This afternoon, an automated bot at Quora suggested that I answer a reader question. Quora is essentially an “Ask the expert” web site. It is the world’s largest, cataloged and indexed Q&A repository.

This is the question I was asked to answer:

Some pundits believe Bitcoin is a fad, while others seem to feel that it is better than sliced bread. I like sliced bread.* Is Bitcoin really that cool? —Or is it just a lot of Geeky hype?

One other columnist answered before me. Normally, I pass on an invitation, if a question has already been answered. But in this case, the individual answering the question has yet to see the light. He has wandered into the Church of the Blockchain, but he just didn’t realize that the man sweeping the floor is the prophet.

Here then is my answer, regarding Bitcoin, the blockchain and sliced bread…

I respectfully disagree with Jim Euclid. He answered this question too. Perhaps it is arrogant of me to state with confidence that he will change his mind, if he is still around in another 30 or 40 years. So will everyone reading this.

Bitcoin and the blockchain were introduced together in a white paper by a quasi-anonymous developer in October 2008. He or they used a pseudonym, but communicated with a broad group of developers before and after unveiling the solution to an age old problem of math, logistics and cryptography.

Just over 1 year later, Bitcoin began moving between individual owners. And then it began to re-write the history of economics, bookkeeping, consensus, trust and the very democracy that is so precious to us.

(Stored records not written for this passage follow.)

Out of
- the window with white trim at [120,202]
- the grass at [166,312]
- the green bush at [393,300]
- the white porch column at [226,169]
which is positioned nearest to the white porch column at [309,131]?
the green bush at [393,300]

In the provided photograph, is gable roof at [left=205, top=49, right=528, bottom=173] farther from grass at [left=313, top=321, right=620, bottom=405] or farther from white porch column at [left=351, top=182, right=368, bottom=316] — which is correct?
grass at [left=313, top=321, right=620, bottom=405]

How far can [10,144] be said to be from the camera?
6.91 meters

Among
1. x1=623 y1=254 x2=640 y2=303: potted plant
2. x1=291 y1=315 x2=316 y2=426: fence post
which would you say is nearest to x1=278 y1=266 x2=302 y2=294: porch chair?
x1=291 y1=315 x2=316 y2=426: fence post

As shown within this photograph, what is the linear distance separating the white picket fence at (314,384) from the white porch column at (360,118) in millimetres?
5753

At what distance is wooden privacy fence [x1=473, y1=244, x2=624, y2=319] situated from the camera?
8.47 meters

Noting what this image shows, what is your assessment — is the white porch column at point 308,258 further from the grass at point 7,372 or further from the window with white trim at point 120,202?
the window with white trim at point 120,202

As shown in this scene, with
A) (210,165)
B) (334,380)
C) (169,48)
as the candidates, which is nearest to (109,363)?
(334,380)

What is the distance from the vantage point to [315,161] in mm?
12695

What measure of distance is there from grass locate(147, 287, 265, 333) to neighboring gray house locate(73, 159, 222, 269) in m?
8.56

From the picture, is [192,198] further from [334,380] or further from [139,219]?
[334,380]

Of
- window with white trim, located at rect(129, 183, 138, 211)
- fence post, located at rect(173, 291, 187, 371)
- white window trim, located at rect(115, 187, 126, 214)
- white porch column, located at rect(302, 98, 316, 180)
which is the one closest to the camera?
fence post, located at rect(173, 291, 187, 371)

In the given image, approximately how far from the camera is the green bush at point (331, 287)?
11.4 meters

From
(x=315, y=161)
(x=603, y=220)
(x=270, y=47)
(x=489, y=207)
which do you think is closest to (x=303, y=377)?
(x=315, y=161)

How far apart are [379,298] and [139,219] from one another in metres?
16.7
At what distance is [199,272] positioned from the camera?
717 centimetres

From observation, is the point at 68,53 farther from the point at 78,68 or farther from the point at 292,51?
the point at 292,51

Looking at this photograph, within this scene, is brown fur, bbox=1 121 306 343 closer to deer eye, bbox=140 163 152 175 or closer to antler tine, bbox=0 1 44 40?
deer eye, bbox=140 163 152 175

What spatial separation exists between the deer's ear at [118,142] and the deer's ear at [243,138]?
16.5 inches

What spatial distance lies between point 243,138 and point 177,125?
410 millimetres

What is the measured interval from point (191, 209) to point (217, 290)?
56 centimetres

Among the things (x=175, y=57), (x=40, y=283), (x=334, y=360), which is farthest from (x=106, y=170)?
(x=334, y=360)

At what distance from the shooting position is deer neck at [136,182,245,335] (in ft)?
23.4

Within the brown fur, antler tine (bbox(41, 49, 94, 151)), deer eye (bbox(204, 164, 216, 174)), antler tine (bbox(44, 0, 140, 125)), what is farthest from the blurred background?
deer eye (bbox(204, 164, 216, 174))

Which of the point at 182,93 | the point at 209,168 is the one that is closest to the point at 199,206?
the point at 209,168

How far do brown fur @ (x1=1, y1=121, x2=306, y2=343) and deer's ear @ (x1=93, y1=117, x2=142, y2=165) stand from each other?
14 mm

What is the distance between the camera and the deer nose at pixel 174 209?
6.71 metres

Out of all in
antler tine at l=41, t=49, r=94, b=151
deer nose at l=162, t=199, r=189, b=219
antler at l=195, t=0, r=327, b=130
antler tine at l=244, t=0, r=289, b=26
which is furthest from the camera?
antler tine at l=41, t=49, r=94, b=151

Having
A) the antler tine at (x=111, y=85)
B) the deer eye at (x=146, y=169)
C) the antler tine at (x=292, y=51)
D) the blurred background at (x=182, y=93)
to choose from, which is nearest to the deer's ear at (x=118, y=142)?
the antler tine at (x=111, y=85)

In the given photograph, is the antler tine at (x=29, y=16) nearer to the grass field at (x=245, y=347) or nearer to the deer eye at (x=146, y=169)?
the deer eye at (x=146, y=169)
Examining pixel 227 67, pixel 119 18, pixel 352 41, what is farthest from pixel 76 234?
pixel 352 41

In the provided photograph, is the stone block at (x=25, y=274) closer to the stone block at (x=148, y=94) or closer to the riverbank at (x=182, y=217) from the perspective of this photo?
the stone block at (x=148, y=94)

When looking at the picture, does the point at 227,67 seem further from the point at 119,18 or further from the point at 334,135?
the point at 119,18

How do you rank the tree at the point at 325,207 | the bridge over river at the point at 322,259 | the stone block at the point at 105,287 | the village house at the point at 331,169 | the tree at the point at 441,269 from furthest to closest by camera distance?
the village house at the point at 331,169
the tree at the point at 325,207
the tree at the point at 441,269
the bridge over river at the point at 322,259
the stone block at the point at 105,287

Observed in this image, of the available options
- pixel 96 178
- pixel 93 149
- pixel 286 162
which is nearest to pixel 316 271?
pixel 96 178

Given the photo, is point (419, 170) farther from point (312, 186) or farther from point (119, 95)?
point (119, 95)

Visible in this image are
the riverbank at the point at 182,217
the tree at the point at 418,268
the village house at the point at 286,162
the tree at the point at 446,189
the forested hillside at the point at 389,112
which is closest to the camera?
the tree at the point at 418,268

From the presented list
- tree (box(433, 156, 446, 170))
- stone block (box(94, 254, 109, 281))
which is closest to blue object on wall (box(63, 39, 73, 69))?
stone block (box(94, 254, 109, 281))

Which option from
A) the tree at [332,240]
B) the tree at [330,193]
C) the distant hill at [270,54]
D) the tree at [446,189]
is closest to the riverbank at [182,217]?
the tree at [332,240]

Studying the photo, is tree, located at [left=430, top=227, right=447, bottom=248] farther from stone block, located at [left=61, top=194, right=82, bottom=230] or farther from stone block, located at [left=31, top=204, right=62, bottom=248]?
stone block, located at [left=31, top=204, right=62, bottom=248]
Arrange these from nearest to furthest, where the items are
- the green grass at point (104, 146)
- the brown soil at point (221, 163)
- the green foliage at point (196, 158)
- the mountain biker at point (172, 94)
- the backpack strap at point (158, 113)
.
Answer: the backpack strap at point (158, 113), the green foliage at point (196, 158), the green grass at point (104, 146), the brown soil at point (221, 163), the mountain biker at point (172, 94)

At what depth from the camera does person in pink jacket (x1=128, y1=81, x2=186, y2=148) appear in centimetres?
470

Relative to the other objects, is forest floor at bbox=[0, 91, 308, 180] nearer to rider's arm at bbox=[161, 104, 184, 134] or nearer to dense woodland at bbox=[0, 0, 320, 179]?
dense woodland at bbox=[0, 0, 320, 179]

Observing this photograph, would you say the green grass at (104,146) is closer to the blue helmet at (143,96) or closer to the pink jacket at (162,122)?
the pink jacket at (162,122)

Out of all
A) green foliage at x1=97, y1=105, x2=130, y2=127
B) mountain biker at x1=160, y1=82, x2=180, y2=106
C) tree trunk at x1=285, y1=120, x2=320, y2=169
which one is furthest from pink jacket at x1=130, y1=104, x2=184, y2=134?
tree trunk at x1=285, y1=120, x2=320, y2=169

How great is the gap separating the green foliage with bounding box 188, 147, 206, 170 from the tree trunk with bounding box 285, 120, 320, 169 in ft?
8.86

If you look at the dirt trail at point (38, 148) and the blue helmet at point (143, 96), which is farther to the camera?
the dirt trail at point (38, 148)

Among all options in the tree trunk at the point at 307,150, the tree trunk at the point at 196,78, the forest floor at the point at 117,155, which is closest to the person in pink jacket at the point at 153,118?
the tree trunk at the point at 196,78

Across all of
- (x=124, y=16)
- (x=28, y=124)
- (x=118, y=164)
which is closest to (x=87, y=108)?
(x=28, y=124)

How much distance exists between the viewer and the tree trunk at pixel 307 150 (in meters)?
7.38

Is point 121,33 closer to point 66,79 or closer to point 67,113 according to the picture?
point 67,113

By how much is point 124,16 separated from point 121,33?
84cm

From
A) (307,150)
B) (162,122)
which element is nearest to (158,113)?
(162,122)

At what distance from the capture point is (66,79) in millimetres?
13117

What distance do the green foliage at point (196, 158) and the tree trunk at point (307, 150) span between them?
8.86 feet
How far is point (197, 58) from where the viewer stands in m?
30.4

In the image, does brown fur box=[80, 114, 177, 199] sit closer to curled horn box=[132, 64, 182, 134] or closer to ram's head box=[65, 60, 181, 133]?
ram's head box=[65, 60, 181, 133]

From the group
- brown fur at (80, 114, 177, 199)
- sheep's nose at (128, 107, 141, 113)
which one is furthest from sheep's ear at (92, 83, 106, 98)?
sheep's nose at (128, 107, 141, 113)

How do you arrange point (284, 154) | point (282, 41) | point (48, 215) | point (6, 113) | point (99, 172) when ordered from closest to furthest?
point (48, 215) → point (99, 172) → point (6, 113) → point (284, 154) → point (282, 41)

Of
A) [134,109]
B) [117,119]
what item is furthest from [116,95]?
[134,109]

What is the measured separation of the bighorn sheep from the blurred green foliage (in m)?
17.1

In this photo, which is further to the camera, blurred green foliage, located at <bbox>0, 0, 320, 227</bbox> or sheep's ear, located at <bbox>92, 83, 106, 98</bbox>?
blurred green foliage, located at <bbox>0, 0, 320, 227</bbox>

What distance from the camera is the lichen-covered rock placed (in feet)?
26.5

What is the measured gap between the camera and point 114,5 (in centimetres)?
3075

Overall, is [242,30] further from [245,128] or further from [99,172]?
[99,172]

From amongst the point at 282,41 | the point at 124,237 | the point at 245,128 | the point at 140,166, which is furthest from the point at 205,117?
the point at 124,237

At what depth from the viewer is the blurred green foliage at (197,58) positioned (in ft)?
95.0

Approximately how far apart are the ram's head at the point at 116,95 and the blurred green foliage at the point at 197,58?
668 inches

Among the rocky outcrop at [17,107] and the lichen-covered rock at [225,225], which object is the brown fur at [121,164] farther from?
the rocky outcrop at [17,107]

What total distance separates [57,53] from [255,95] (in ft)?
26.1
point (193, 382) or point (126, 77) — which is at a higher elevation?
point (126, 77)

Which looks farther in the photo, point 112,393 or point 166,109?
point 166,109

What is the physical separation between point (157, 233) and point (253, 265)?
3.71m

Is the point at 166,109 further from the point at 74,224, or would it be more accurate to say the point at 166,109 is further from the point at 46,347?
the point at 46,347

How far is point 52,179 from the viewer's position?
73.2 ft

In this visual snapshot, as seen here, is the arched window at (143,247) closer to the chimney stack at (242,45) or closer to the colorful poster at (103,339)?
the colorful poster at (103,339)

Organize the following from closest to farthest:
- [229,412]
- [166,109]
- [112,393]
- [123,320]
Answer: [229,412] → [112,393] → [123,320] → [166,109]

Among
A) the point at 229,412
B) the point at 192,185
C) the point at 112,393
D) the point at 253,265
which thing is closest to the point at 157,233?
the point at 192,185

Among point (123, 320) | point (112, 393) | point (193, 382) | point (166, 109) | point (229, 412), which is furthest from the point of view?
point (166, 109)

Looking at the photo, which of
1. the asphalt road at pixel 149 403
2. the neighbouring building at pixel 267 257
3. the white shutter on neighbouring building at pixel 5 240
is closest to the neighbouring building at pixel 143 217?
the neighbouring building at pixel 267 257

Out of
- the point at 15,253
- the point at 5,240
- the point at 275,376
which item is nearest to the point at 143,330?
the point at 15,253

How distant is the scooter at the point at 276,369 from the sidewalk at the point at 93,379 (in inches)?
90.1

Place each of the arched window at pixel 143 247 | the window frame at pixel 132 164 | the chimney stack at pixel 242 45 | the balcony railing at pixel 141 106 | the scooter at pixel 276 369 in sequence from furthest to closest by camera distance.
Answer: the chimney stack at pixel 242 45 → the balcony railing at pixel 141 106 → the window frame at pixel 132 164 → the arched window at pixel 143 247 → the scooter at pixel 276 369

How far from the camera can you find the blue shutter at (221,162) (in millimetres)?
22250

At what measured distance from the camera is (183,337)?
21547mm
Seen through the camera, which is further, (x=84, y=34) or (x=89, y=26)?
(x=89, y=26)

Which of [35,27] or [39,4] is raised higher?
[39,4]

It is changing what we understand about so many things. But its true contributions have barely even begun.

Bitcoin is as ‘cool’ an invention as there can be. Like the steam engine, vacuum tube, automobile, television and the internet, it is radically transformative. Each of these inventions has (or will) contribute enormously to human progress and happiness.

The problem that Satoshi solved goes back to Aristotle and has profound social implications for the future of humanity. There is no poetic license or potential for overstating the importance of both Bitcoin and the blockchain. It will impact your life—probably in very positive ways—with a punch that matches the rise of agriculture, indoor plumbing or airline travel.

Sorry, Jim. I respect your opinion, but I see the future a bit more clearly than you. The internet is a vehicle. It is certainly important. But it is only the highway. Bitcoin is the marvel that the internet’s instant, inexpensive and ubiquitous communication was meant to spawn.

I have always felt pride over the fact that I was alive when man first landed on the moon. I was a child and I had nothing to do with that achievement—but somehow, I am gratified that this event intersected with my life.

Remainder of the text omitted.